A SET of five stained glass panels commissioned for a North Yorkshire stately home have been reinstated after they had been abandoned for more than 100 years.

The window panels were designed in 1818 by architect PF Robinson at request of the 4th Earl of Tyrconnel John Delaval Carpenter, and his wife Sarah for their new Gothic-style drawing room at the 17th century Kiplin Hall, near Scorton.

The Earl was proud of the fine stained glass bay window, with four of the five panels believed to have been acquired from a church that was either demolished or modernised.

Marcia McLuckie, administrator at the Jacobean Kiplin Hall, said: “Either the Earl or Thomas Willement – a renowned stained glazier who created the centre panel – must have acquired the four 18th century Biblical stained glass windows.

“They show Christ on the Road to Emmaeus and the Supper at Emmaeus to the left, and Christ appearing to the Disciples in the Upper Room of the Holy City of Jerusalem to the right.

“The central panel shows the colourful coat of arms of the Carpenter family.”

Mrs McLuckie said Willement had created the top and bottom borders, cut the Biblical panels to fit, repaired and re-leaded them, and where necessary, made replacement pieces.

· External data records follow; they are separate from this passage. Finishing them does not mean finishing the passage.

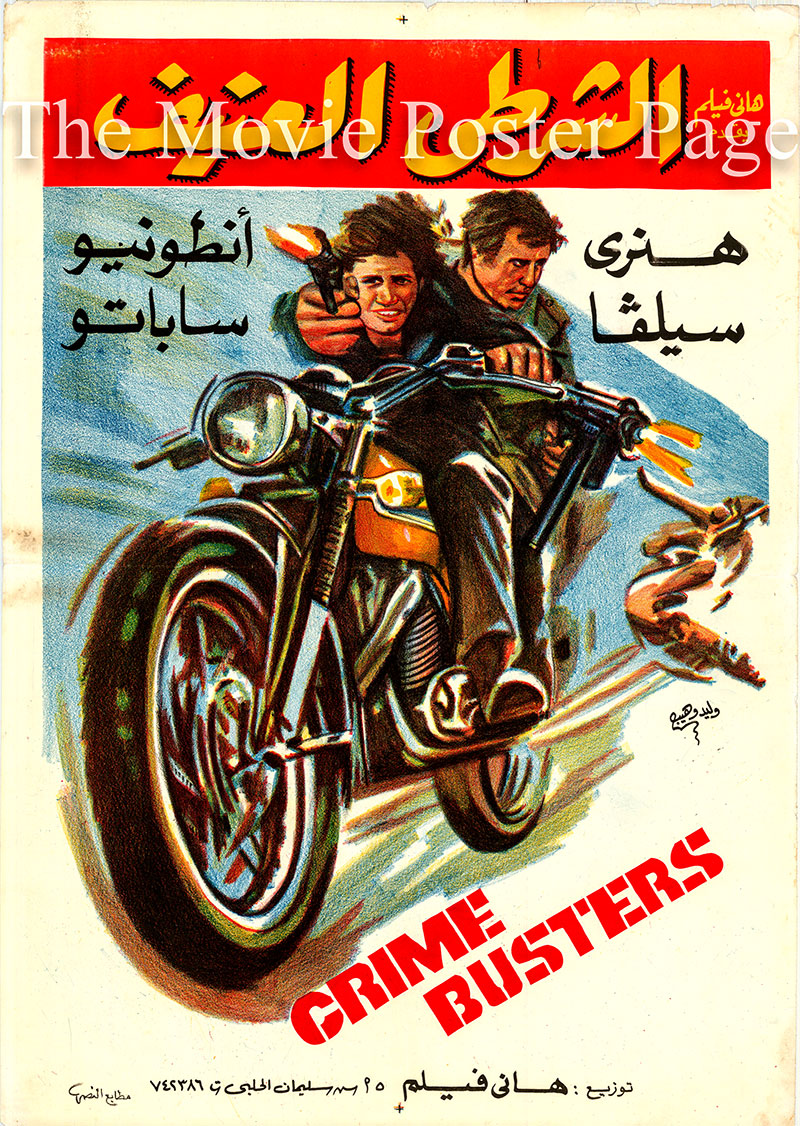 Pictured is an Egyptian promotional poster for the 1976 Michele Massimo Tarantini film Crimebusters, starring Henry Silva as Major Paolo Altieri.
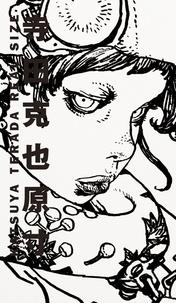 Katsuya Terada - Katsuya Terada Real Size.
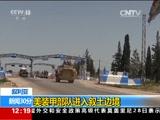 [新闻30分]叙利亚:美装甲部队进入叙土边境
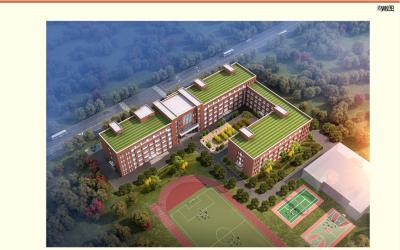 临朐县第二实验小学综合教学楼设...
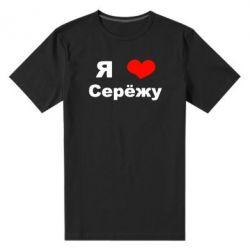 Мужская стрейчевая футболка Я люблю Сережу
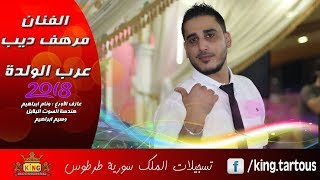 عرب الولدة الفنان مرهف ديب 2018
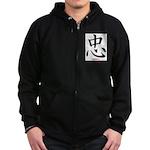 Samurai Loyalty Kanji Zip Hoodie (dark)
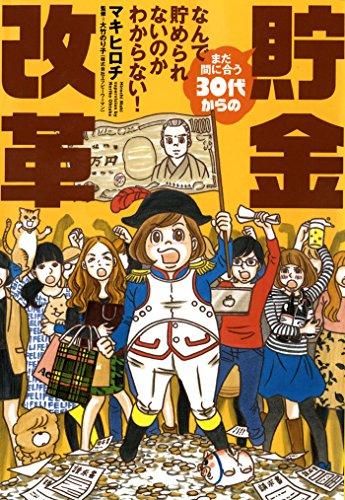 Kindle版, バンブーコミックス エッセイセレクション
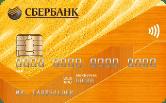 золотая дебетовая карта СБЕР БАНК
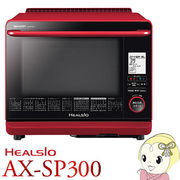 AX-SP300-R �V���[�v �E�H�[�^�[�I�[�u�������W �w���V�I 30L 2�i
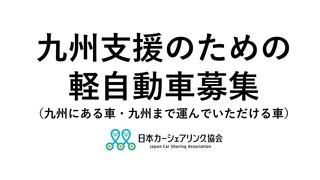 九州北部豪雨画像.jpg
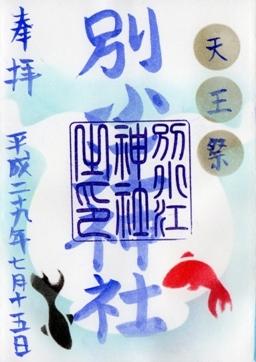 別小江神社 天王祭 御朱印.jpg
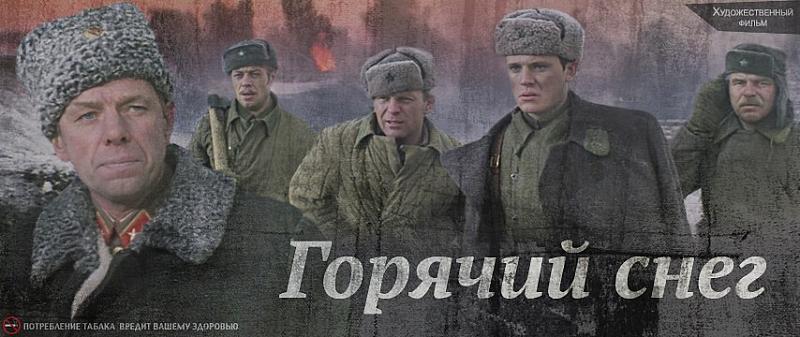 Почина големият руски писател Юрий Бондарев. Смъртта го настигна в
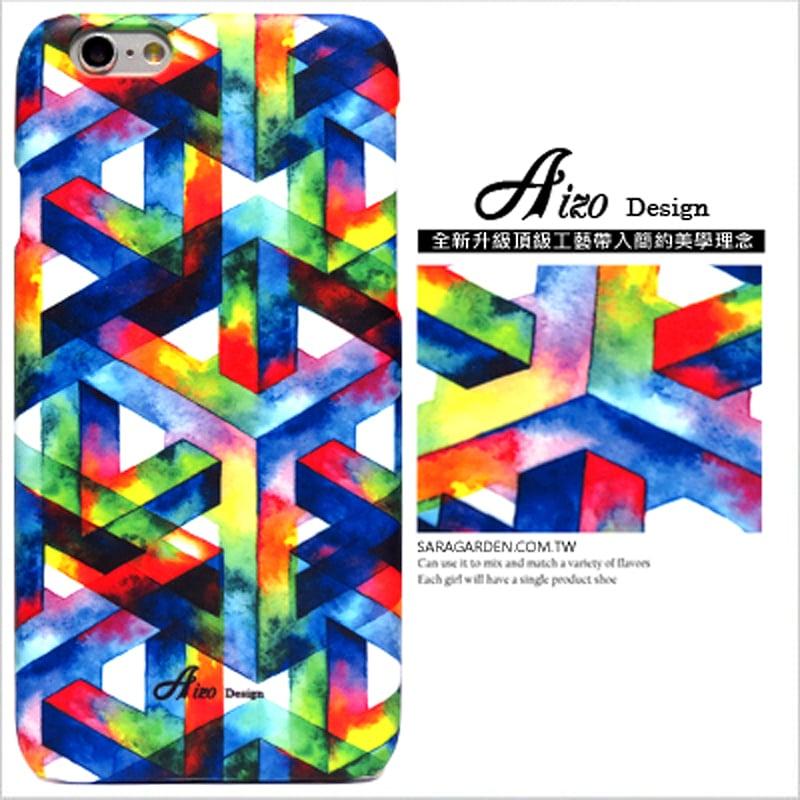 【AIZO】客製化 手機殼 SONY Z5P Z5 Premium 渲染 彩虹 圖騰 保護殼 硬殼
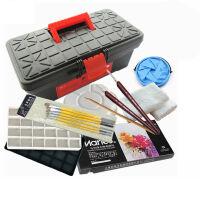 马利24色水粉颜料10件工具套装初学者美术套装水粉画套装颜料画箱工具箱调色盘画笔画纸水桶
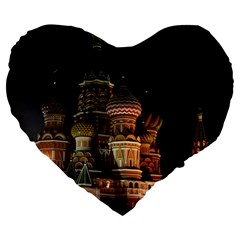 St Basil s Cathedral Large 19  Premium Flano Heart Shape Cushions by trendistuff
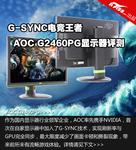 G-SYNC电竞王二代 AOC G2460PG液晶评测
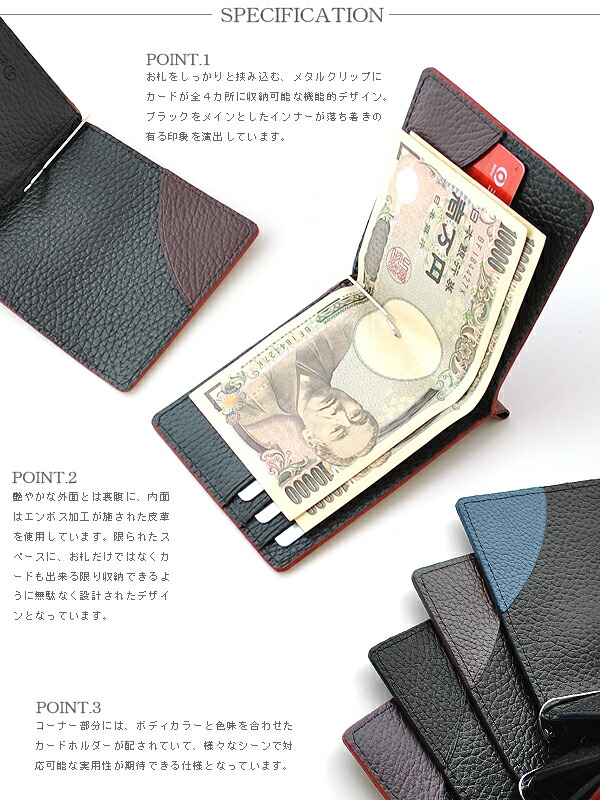 Decoroso デコローゾ マネークリップ 財布 メンズ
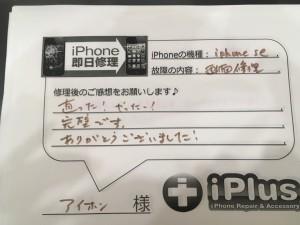Impression--iPhone-repair-180220_17
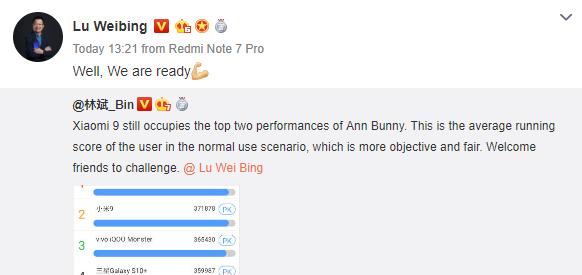 Флагман Redmi получит производительность выше, чем у Xiaomi Mi 9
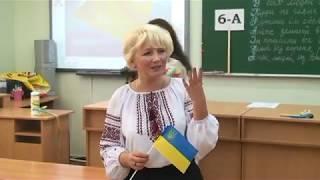 """Відкритий урок """"Україна - єдина країна"""" (2014 р)"""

The Earl had been keen to show off his window, and on August 20, 1846, in requesting a meeting at Kiplin Hall, wrote to his agent John Topham: “You will see my stained glass windows by the way which I think you will admire.”

The windows fell out of favour with the new owner of Kiplin, Admiral Walter Carpenter, who inherited the estate in 1868, and he made substantial alterations to the former Earl’s Gothic drawing room to create a Jacobean-style library in the 1880s.

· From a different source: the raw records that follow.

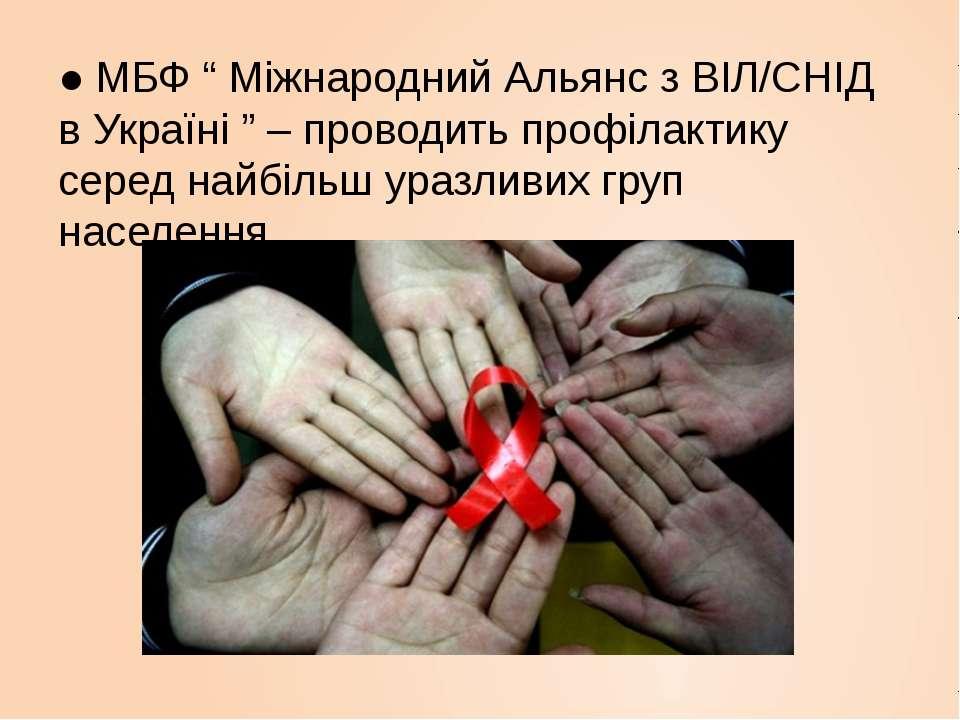"""● МБФ """" Міжнародний Альянс з ВІЛ/СНІД в Україні """" – проводить профілактику се..."""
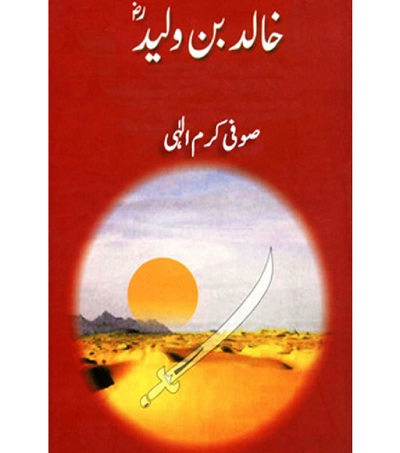 Khalid Bin Waleed By Sufi Karam Ilahi Urdu Pdf Download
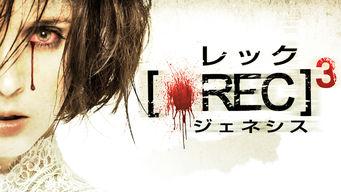 REC /レック3 ジェネシス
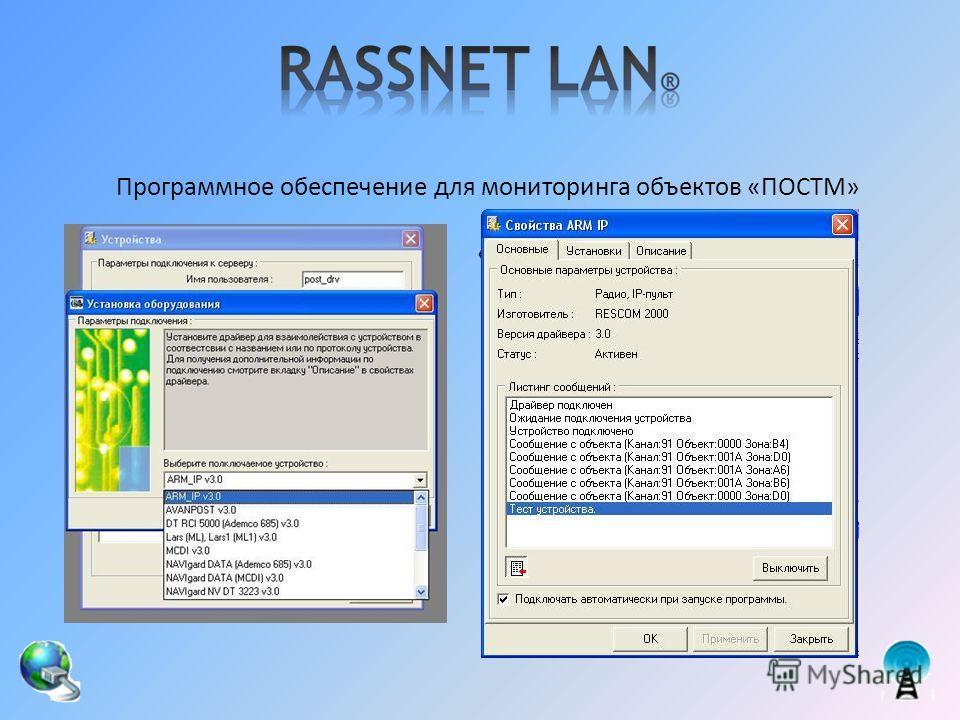 Программное обеспечение для мониторинга объектов «ПОСТМ» «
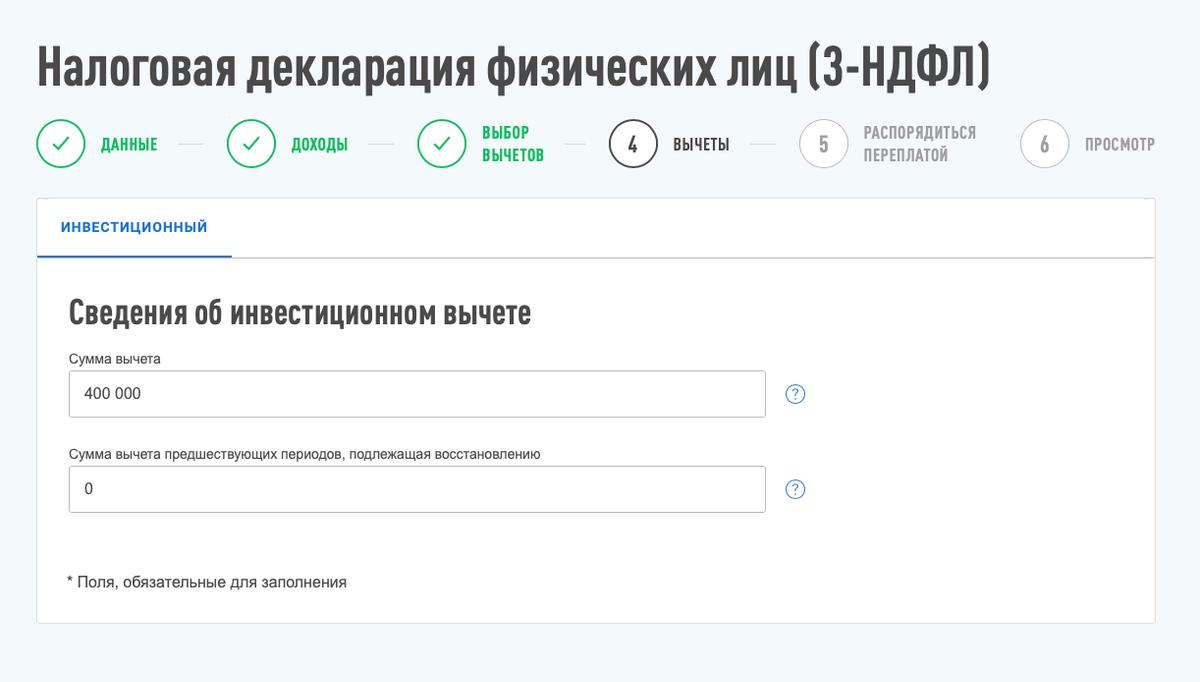 Заявляю вычет по ИИС с внесенных 400 000<span class=ruble>Р</span>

But more than 100 years after they were discarded, staff at Kiplin Hall stumbled upon the forgotten windows in a damp outbuilding in the estate grounds.

Mrs McLuckie said: “Surprisingly they were still in remarkably good condition.

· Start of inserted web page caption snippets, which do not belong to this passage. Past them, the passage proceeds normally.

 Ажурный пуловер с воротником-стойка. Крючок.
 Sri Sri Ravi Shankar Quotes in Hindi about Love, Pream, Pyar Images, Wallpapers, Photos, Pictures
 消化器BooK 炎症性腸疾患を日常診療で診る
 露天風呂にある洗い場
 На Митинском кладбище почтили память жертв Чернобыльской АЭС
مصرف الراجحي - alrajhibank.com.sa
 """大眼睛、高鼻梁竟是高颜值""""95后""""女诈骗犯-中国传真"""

“The glass pieces have now been cleaned, conserved, re-leaded, reframed and re-hung for the enjoyment of visitors.

“I was astonished when she first saw the windows back in their place. I walked into the library, and the sun was shining through the windows, really picking out the colours in the glass - they looked spectacular.

“Putting these stained glass windows back into the bay window has really added to the ambience of this lovely room.”